In Italia, ogni politico che finisce sotto indagine vince sempre: se assolto, trionfa come martire contro un sistema giudiziario ostile; se condannato, diventa la prova vivente di un complotto orchestrato dalle toghe contro la democrazia.
L’ultima a inserirsi in questo copione è Giorgia Meloni, che ha annunciato pubblicamente di aver ricevuto un avviso di garanzia per favoreggiamento e peculato nella vicenda legata al rimpatrio del comandante libico Almasri. Non è sola: con lei sono indagati i ministri Carlo Nordio, Matteo Piantedosi e Alfredo Mantovano. Un'inchiesta che ha infiammato lo scontro politico, con la maggioranza a fare quadrato attorno alla premier e l’opposizione che ne chiede conto in Parlamento.
Meloni ha subito lanciato un affondo: “Il procuratore della Repubblica Francesco Lo Voi, lo stesso del fallimentare processo a Matteo Salvini per sequestro di persona, mi ha appena inviato un avviso di garanzia”. Un messaggio non casuale, volto a suggerire l’idea di un sistema giudiziario che si accanisce contro la destra, e che a volte lo fa invano. Un’affermazione che, pur non esplicita, lascia intendere molto.
Ma la questione va ben oltre la singola vicenda giudiziaria.
Da anni, la politica italiana utilizza le indagini come strumento di lotta mediatica: ogni avviso di garanzia diventa un’arma, ogni tribunale un palcoscenico.
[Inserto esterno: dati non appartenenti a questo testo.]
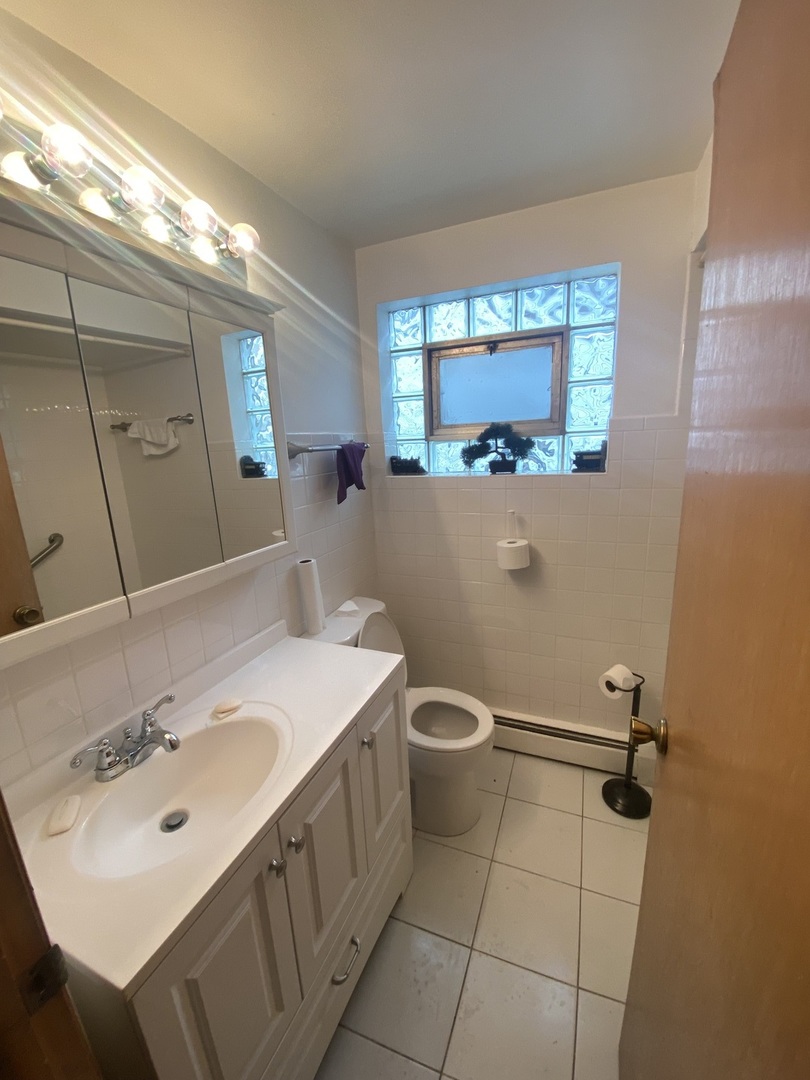 8530 South Carpenter Street, Unit 1 Chicago, IL 60620 - Photo 3 of 10 a bathroom with a sink mirror and toilet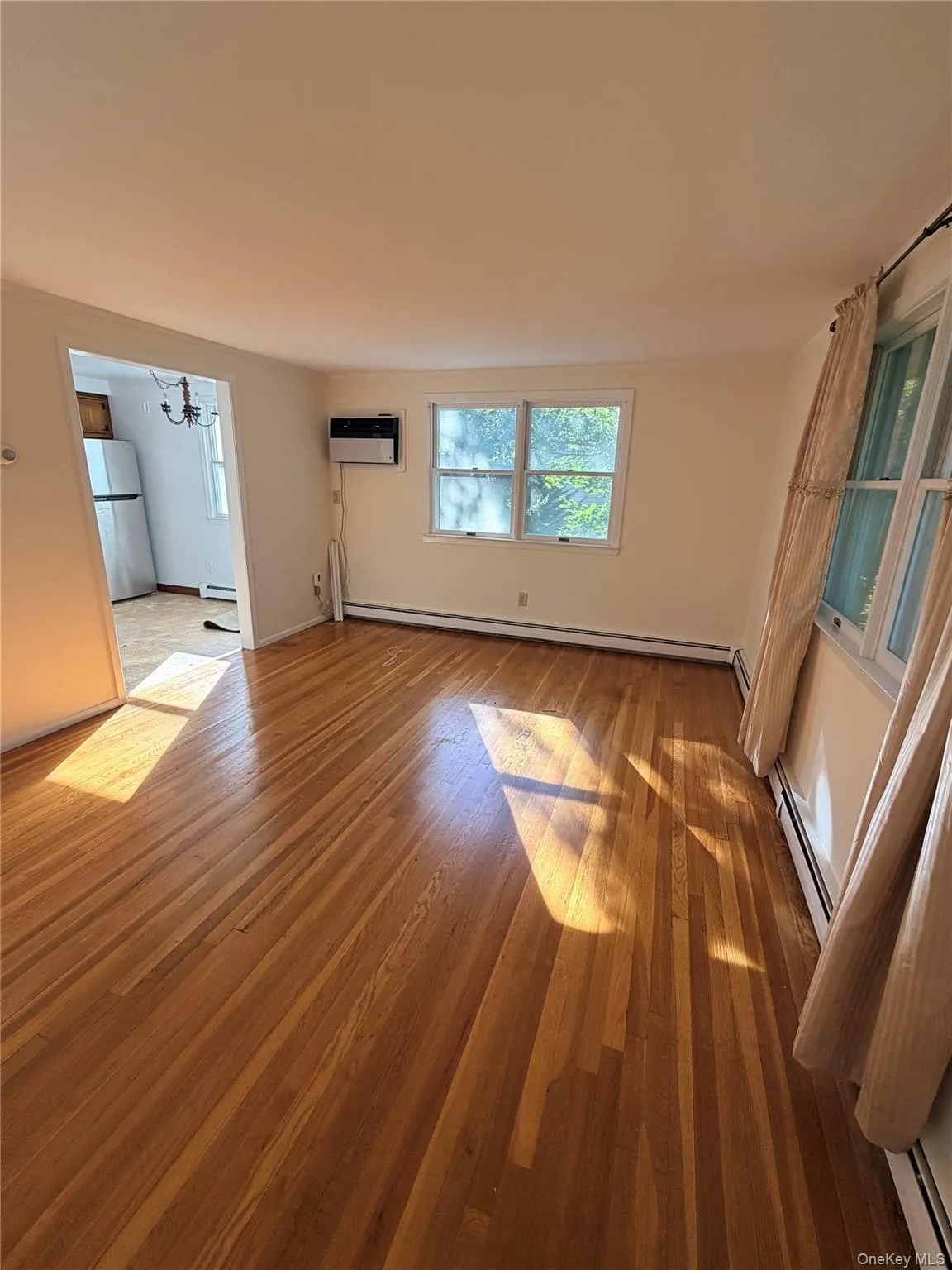 Unfurnished living room featuring wood finished floors, a chandelier, a baseboard radiator, and a wall unit AC Unfurnished living room featuring wood finished floors, a chandelier, a baseboard radiator, and a wall unit AC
E la magistratura, volente o nolente, finisce per essere parte del gioco. Meloni, Nordio e Piantedosi non sono i primi a vivere questa dinamica, e certamente non saranno gli ultimi.
L'indagine nasce da un esposto presentato dall’avvocato Luigi Li Gotti, che accusa il governo di aver rimpatriato Almasri, sul quale pendeva un mandato di cattura del Tribunale penale internazionale dell’Aia. La premier si difende, spiegando che il comandante libico era stato liberato dalla Corte di appello di Roma e che la sua presenza rappresentava una minaccia per la sicurezza nazionale. Tuttavia, la vicenda ha messo in moto il meccanismo previsto dalla legge: trasmissione degli atti al Tribunale dei ministri, che avrà 90 giorni per decidere se archiviare o chiedere l’autorizzazione a procedere.
Ma cosa resterà davvero di tutto questo? Forse non un processo, ma sicuramente un dibattito politico polarizzato. Il Tribunale dei ministri è chiamato a giudicare fatti specifici, ma nel frattempo l’opinione pubblica è già schierata.
Da un lato, chi vede in questa indagine l’ennesimo esempio di “toghe rosse” contro la destra; dall’altro, chi accusa Meloni di nascondersi dietro lo scudo ideologico per evitare il confronto con le sue responsabilità.
C'è però una lezione più profonda che emerge da questa storia: l’Italia ha urgente bisogno di ridefinire i confini tra politica e giustizia. Non si tratta di proteggere i potenti dalle inchieste, ma di evitare che ogni indagine diventi un campo di battaglia ideologico. Le riforme promesse da Meloni in campagna elettorale puntavano proprio a questo, ma ora che è la sua stessa credibilità a essere messa alla prova, il rischio è che il progetto si areni.
Se davvero la premier vuole lasciarsi alle spalle questa stagione di scontri, dovrà dimostrare che le sue riforme non sono semplicemente una reazione alle indagini personali, ma un progetto di lungo respiro per restituire equilibrio al sistema.
Altrimenti, anche questo caso finirà per alimentare quella narrazione del “politico perseguitato” che da decenni blocca ogni tentativo di cambiamento.
In fondo, in Italia il confine tra giustizia e politica non è mai stato netto. Ma è proprio questo a rendere ancora più urgente una svolta vera, capace di sottrarre le toghe al gioco politico e restituire ai cittadini la fiducia in entrambe le istituzioni.